On the actual power side? Donald R. Schneider: On the power side, so what's the question on the power side?
Just on the sales channels, I think in last year's presentation, there was a slug of terawatt hours that were contracted but not were indexed priced or still floating with pricing. So when we look at that, close business, I think that may include some pricing volatility and just a quick color on how much that is. Donald R. Schneider: Yes, very little. The pricing volatility that you saw last year is around our gov bag [ph] contracts that tie to PTC, in the main -- those PTCs have been established, therefore, the gov bag [ph] rates have been established.
Maybe just to play devil's advocate, the comments Leila made on the AAP case, with respect to their filings on capacity not being customer friendly, or competitor friendly, I guess they would probably argue that they had committed their capacity under this FRR, on PJM and thus, they're owed this money. What's the legal, beside the customer and competitive argument, what's the legal argument against that position? Anthony J. Alexander: I don't want to go there. Steve, come on. I'm not a lawyer anymore and I don't think Leila needs to answer legally what our position is going to be.

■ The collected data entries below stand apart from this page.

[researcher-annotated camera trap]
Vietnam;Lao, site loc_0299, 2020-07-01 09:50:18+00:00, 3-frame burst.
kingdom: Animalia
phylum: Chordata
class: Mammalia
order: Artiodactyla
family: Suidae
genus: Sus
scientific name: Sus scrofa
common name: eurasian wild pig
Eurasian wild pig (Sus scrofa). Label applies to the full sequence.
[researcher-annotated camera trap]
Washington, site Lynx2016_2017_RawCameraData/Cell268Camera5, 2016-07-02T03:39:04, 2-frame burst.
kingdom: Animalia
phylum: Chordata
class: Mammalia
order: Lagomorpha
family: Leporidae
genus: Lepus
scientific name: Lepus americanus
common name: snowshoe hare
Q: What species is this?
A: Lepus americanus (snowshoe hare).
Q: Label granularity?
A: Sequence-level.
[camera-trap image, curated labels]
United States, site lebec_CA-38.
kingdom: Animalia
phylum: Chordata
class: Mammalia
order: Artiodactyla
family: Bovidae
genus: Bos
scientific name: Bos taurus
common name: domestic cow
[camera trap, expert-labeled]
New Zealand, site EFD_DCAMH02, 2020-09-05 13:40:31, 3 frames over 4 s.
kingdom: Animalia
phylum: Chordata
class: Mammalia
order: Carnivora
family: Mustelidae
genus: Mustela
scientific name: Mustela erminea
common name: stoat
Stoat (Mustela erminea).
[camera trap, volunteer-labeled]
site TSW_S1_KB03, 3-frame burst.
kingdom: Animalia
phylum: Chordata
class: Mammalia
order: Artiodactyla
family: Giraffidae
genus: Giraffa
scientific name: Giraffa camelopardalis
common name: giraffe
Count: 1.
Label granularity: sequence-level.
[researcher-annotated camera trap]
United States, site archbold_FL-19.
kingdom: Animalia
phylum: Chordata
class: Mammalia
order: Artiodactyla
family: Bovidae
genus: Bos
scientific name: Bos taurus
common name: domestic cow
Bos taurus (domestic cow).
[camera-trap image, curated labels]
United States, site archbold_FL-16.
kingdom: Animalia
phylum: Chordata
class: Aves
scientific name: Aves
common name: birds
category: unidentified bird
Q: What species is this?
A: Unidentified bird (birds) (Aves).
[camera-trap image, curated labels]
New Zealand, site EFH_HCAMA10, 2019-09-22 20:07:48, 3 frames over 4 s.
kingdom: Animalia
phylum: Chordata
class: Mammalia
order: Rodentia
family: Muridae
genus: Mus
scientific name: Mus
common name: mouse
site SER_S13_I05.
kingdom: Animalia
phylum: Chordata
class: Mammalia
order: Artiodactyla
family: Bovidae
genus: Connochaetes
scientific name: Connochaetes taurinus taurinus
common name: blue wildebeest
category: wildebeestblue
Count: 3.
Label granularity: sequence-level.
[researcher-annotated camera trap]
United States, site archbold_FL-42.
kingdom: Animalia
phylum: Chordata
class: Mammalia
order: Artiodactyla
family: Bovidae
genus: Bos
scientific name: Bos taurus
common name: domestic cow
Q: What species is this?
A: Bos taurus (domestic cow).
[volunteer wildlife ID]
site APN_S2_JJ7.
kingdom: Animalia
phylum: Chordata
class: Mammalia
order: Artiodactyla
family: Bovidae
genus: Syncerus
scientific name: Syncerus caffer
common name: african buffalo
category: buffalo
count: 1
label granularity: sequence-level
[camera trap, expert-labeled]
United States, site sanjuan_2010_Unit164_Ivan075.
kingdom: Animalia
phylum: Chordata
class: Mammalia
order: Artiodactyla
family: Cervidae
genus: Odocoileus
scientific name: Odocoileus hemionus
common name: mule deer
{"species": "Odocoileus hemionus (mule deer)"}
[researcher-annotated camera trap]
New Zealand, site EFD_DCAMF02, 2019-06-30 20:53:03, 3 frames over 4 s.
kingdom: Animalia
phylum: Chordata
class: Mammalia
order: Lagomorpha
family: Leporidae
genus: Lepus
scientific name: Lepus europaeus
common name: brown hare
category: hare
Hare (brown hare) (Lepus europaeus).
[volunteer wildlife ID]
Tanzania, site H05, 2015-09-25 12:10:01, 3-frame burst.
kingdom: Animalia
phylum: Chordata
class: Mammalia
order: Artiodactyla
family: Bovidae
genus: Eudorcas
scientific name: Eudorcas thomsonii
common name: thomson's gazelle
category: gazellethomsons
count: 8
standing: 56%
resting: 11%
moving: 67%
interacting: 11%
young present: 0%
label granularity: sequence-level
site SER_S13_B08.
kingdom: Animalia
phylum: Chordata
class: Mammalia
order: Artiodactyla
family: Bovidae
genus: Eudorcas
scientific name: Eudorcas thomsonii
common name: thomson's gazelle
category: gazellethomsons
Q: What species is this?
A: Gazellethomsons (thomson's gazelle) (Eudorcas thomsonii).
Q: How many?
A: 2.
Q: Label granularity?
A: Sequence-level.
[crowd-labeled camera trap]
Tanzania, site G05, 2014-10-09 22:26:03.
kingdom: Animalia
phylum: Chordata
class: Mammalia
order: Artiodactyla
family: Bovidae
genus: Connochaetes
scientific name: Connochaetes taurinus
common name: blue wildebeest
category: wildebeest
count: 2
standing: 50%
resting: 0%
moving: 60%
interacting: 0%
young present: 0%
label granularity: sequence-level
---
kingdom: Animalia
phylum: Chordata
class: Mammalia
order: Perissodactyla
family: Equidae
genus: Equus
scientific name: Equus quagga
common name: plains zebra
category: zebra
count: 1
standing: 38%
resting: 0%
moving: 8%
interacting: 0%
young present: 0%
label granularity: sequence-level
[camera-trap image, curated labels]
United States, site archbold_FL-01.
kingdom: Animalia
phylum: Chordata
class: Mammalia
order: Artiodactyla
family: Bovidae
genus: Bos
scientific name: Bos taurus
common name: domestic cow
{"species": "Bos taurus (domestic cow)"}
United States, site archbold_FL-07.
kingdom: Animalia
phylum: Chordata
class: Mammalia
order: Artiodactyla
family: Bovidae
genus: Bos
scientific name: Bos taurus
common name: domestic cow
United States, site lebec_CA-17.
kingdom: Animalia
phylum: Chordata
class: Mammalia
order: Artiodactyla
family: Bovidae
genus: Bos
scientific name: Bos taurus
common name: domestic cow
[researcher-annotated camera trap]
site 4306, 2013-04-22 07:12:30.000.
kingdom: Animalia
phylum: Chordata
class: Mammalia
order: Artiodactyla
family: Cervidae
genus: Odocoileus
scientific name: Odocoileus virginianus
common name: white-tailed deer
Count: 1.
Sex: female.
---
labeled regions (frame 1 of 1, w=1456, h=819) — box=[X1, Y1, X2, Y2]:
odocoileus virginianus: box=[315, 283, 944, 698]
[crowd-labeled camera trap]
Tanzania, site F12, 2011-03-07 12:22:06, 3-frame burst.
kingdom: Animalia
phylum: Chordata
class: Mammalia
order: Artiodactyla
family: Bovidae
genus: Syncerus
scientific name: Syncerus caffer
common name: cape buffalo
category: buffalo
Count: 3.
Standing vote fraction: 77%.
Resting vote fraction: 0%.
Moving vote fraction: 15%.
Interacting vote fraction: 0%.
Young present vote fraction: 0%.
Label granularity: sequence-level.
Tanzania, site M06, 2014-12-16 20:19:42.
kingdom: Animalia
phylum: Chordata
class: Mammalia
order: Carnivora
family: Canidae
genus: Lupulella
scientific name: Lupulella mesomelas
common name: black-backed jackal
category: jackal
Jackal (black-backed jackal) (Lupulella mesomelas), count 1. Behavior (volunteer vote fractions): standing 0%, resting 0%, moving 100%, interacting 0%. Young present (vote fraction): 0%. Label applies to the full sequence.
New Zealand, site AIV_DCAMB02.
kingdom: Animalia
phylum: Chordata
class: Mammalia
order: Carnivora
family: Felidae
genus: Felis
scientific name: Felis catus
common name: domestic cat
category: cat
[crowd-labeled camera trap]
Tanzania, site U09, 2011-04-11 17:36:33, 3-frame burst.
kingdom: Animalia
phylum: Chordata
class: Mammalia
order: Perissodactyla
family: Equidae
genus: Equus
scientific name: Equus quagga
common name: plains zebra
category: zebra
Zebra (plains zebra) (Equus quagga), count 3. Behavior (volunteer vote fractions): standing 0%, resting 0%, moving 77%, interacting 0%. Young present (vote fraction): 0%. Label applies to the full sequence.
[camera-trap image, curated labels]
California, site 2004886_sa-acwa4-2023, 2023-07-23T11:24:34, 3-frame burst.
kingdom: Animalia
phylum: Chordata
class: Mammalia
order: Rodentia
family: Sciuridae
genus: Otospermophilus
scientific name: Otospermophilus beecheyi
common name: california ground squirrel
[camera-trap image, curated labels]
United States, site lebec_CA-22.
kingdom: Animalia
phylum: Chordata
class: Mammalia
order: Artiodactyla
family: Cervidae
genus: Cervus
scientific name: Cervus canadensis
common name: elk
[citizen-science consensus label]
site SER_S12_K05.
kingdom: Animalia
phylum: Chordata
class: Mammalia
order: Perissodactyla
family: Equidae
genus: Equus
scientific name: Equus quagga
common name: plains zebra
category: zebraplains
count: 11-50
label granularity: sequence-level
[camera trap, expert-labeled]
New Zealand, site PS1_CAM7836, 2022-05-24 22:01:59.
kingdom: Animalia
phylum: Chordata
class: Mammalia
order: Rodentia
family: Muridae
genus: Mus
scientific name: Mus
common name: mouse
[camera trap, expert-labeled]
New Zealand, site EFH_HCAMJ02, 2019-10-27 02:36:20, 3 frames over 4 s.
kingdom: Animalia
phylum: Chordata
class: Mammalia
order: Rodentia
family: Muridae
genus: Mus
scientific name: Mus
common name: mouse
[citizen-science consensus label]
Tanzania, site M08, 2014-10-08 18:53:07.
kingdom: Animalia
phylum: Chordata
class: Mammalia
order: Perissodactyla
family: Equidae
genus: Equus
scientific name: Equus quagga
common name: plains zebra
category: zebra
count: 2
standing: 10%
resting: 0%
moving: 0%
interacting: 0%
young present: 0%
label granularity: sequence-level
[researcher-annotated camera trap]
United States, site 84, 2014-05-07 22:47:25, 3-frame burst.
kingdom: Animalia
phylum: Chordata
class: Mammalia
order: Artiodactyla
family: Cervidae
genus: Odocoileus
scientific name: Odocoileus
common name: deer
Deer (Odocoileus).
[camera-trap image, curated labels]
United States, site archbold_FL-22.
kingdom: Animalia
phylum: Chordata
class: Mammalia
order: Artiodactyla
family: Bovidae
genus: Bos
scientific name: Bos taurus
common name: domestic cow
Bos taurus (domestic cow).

I think she pretty well highlighted for you that we have a problem with the idea of charging capacity prices that are substantially in excess of market because they inhibit the ability of customers to choose and take effective use of the competitive markets to lower their prices and become more competitive and to grow their own businesses. Now that's the fundamental position of the company. And while, like Leila said, with respect to the Duke settlement, we're very comfortable with the fact that customers have the opportunity to shop. That it was the other parts of the transaction were not anticompetitive from the standpoint of customers. That's all we're seeking. To the extent that people try to do things that in fact inhibit the ability of competitive markets to run effectively, then we would oppose that. And we would think capacity charges of $200 plus in a market that's $20, is a tad bit over-the-top.
And one other unrelated question, just on the upcoming RPM auction, of the capacity that you are closing, how much of those cleared in last year's auction? In other words, how much less capacity might you have available that cleared last time for Tony into this auction? Anthony J. Alexander: I don't know. That's getting pretty detailed into the works. I'll let somebody get that to you later, Steve. All right, it looks like that's all the questions. I want to finish on a very high note for you and tell you that this company is focused on operational excellence. It's focused on our investors. It's focused on maintaining our dividend. Now there have been questions today about when we're going to grow it. Well, I think that time is, as the economy improves, as this thing settles down. Otherwise, this dividend is stable. We're working very hard to assure that we can maintain it. We're working very hard to make sure that this -- that we can take advantage of for our investors, for our company and for customers, improvements in the economy, and improvements overall in the competitive market for electricity. Thank you for your support. FirstEnergy is a great company. Have a great year.